見房門打開,從中走出了一雙人,范鵬程便立即垂下頭來,作揖行禮道:「屬下蘇州府丞范鵬程,見過安京侯。」
未聽得回應,卻是一道明亮的女聲,說道:「范大人請起。」
范鵬程疑惑的抬頭望去,見是安京侯身旁的小姑娘在回話,疑惑的望向安京侯,問道:「安京侯,這位是?」
安京侯並未答應,而是小姑娘回道:「小女是揚州巡鹽御史林如海之女,此番是陪同安京侯下江南的。安京侯喉嚨不適,才用了藥,如今還不能言語,便是我來傳達侯爺的意思了。」
范鵬程試探著問道:「安京侯不說話,你也能清楚他的意思?」
林黛玉落落大方的點著頭,闡述著什麼大道理似得,「我與安京侯相處的久了,早是能心有靈犀,自然明白他的意思。若是說錯了,他總也會搖頭糾正我嘛。」
范鵬程聽得以為有幾分道理,但還是很是彆扭。
但就見安京侯搖著摺扇,微微頷首,這不置可否的模樣,也容不得他多懷疑。
官場上,深諳和光同塵的道理。
范鵬程也不細究,免得落了安京侯的顏面。瞥見小姑娘扶著安京侯的手臂,還抓得牢牢的,當知曉兩人關係相厚,心裡不禁默念道:「安京侯的傳言果然不虛,看來他們預先的準備,定然能討得安京侯的歡心了,也不枉白白花費了三萬兩白銀。」
「等等,這是林如海的女兒?」
范鵬程瞪大了些眼睛,望向林黛玉。
他和林如海同在一片官場之下,可不是生人。
「好傢夥,這他們討好侯爺也只是花銀兩去外面買一些姑娘來,這林如海竟捨得讓自己的女兒親自上陣,還相處的久了?甚至過家門也不回去,還跟來蘇州?」
「往日相處,我還以為他是個循規蹈矩的人呢。果然,能簡在帝心者,都是有長處啊。」
「真當不拘小節,我該對其另眼相待了。」
腦中一陣天人交戰,又聽林黛玉在前問道:「范大人?」
聽得聲音,范鵬程才回過神來,搔了搔頭道:「哦哦哦,你方才說提到林御史,我便想起他的事來了。舊時我曾去巡鹽御史府做客,見你還是在襁褓之中呢,不曾想一轉眼已是這般大了。」
林黛玉輕輕福了一禮。
范鵬程拱手還禮,也不託大,請道:「來上轎吧,詩會那邊大人們也都等了許久了。」
薛寶釵微微頷首,便走在了前面,當先登了轎,林黛玉緊隨其後同乘了一頂。
原本范鵬程還計劃與安京侯同坐一頂轎內,探一探口風,卻不想多了林黛玉這個變數。
見兩人關係如此身後,他又不能做個礙事的,往轎子裡鑽,便只好再尋了一匹馬來,跟在轎子旁。

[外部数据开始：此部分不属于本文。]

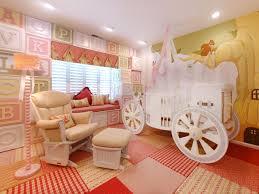 Orange Bedroom Wallpaper Hanging Chairs In Bedrooms Hanging Chairs In Kids Rooms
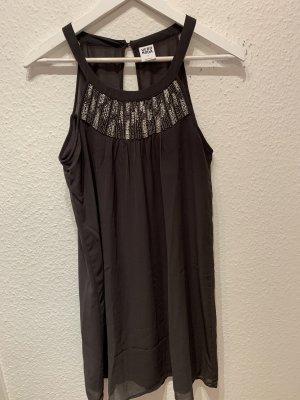 Vero Moda Szyfonowa sukienka szary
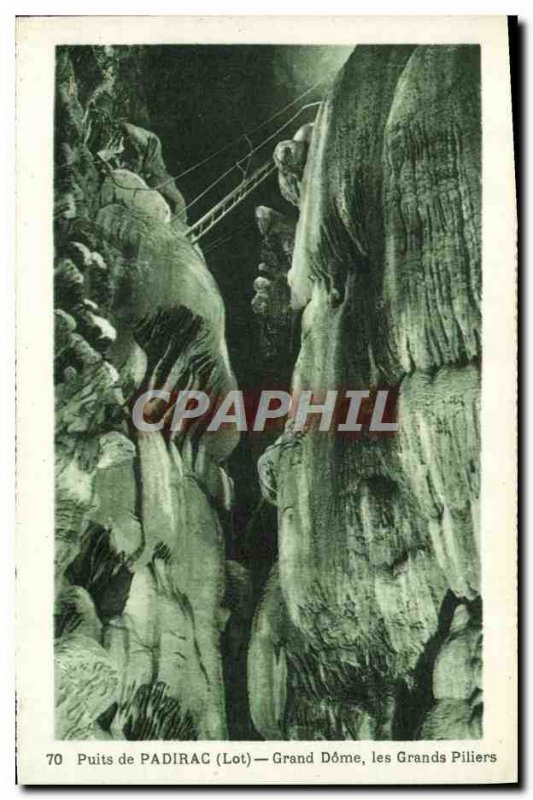 Old Postcard Padirac Puits Great Dome Great Pillars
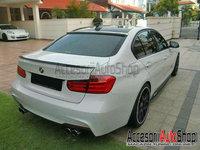 Eleron Luneta BMW F30 Plastic ABS - Model ACS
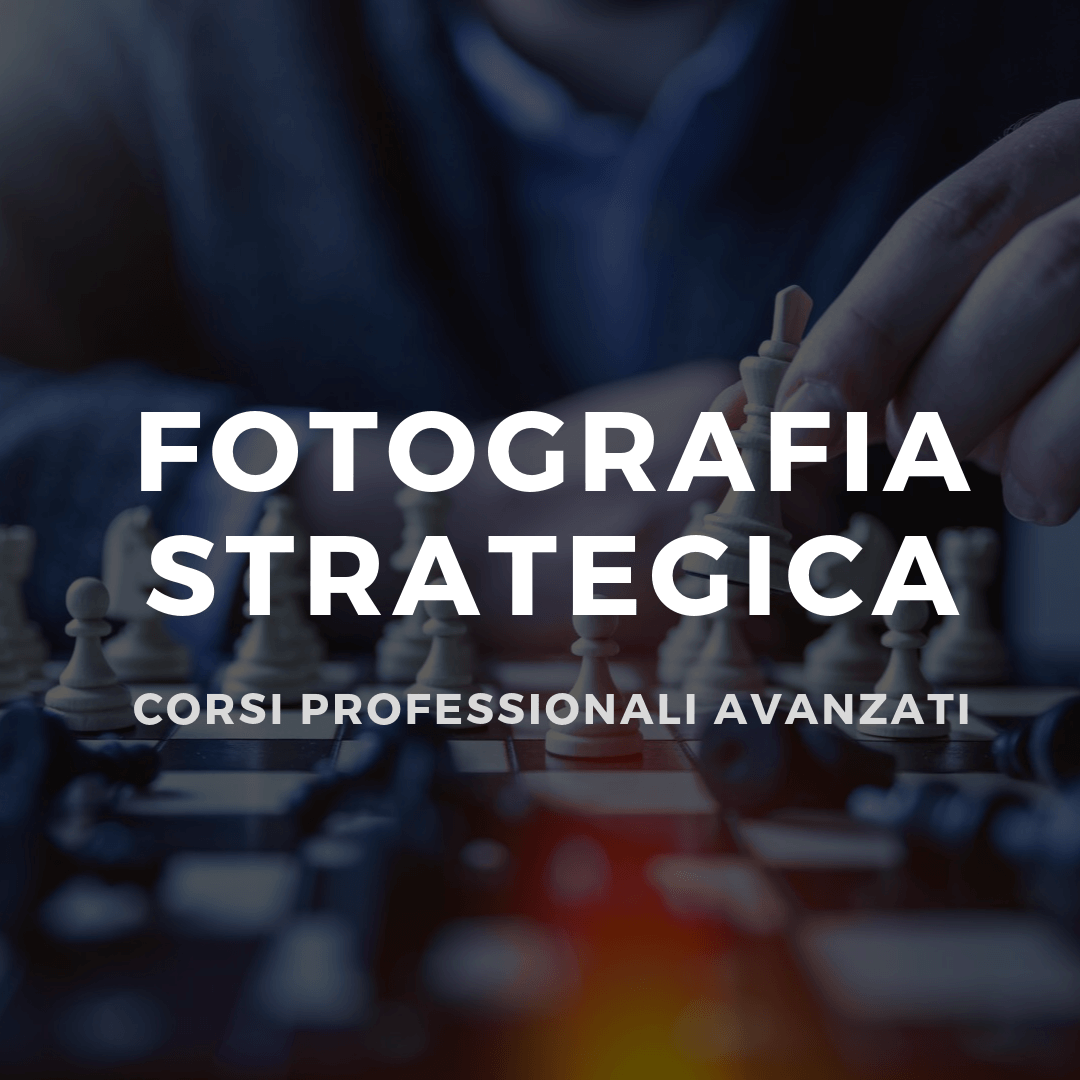 Fotografia Professionale Strategica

猶豫半響,范鵬程還是開口道:「不知安京侯來此地,首要之事是……」
林黛玉打起轎簾,應道:「侯爺來此地,先是要整頓邊防。如今國策改稻為桑,其實關鍵不在改,還是在開海。若是猖獗的海盜能夠平定,才好做成事呀。」
「只是眼下蘇州好似澇災嚴重,首要之事怕是要放在賑濟災民上了。」
得益於在滄州時日日與岳凌商討政事,冰雪聰明的林黛玉也對政務有了一定的認知,根據岳凌書信中留下的隻言片語,她便能說出她的論調來,還頗為合理,讓供職府丞的范鵬程都吃了一驚。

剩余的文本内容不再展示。